Profile Image for Cathy.
72 reviews1 follower
August 2, 2014
A collection of writing and art loosely themed around London's Regents Park, compiled by artist Sarah Pickstone and including many of her beautiful, luminous paintings. There are extracts of work from famous writers who have lived near, or written about, or been inspired by Regents Park, as well as by contemporary writers. Pickstone, in her introduction, says 'my interest in drawing this park lay in a combination of nature and human narrative and that the park was in some way an exquisite example of this'. Her paintings too are exquisite, often featuring delicate, ghostly images of female writers associated with the park alongside images of nature: trees, flowers, water.
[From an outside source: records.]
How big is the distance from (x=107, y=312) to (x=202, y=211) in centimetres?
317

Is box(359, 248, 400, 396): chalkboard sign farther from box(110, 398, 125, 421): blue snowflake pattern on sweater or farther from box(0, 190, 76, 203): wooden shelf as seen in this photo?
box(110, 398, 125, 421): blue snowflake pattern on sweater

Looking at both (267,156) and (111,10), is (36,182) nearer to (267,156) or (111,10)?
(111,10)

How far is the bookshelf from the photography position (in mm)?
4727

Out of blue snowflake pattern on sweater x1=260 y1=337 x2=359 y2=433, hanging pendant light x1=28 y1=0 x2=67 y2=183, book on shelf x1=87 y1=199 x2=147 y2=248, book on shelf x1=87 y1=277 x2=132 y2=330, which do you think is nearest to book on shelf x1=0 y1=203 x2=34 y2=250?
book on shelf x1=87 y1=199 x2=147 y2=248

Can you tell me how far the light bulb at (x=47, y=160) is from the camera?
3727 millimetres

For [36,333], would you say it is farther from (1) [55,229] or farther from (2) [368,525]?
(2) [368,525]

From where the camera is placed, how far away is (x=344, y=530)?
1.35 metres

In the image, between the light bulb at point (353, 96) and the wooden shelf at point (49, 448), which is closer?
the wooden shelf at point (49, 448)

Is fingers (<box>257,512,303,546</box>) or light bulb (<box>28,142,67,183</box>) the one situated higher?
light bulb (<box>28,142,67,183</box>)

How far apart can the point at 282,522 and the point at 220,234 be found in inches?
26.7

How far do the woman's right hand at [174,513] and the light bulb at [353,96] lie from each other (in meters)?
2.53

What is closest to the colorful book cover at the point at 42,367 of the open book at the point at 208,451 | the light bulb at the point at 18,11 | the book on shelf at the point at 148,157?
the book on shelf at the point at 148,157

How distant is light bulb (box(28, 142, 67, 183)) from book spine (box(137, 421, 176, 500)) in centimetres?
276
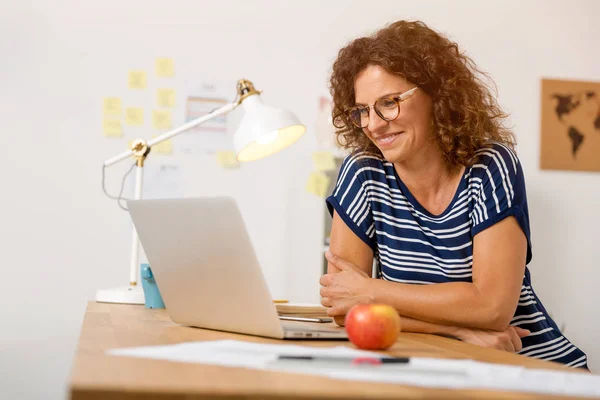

There are extracts from work by Elizabeth Bowen, Katherine Mansfield, Virginia Woolf, Mary Shelley, Fanny Burney, George Eliot and Angela Carter; poems by Stevie Smith, Sylvia Plath and Elizabeth Browning. A Finale by Marina Warner discusses ideas of art and gender; of sacred space and time, and how painting can transport us into other worlds; and of how we need artists to help us see the everyday things of life more clearly, such as the dying moth which is the subject of Virginia Woolf's essay included in the book. Warner concludes with a passage from Woolf's novel To The Lighthouse, in which the artist Lily Briscoe examines the picture she is painting, makes the final mark which finishes it, and realises she has had a moment of sudden clarity and vision. This, Warner suggests, is Woolf's 'lasting manifesto for why artists make their art' - and of course, too, why writers write.

However, the book is not all high art and vision. There are a number of short stories and essays by contemporary writers. Iain Sinclair describes going on an expedition with a photographer friend to take pictures of the feral pigeons which roost under bridges, in a world which seems far from the politeness of Regents Park. Amanda Coe writes about walking a new puppy in the park, and the messy business of toilet training; she speculates that perhaps it was having to deal with the bodily functions of her spaniel, Flush, which gave Elizabeth Barrett the courage to leave her couch-ridden, Victorian spinster's existence and elope to Italy with Robert Browning (and the pampered Flush, of course). Photographs of book covers and manuscripts accompany the text; the opening page of Angela Carter's Wise Children, handwritten on lined A4 paper, is remarkably neat. No cut-and-paste or delete key here.

This is a book to dip into, full of thoughts about writing, about art, and about nature - albeit the somewhat tamed version of nature that is Regents Park. A book to treasure and revisit time and again, like the park itself.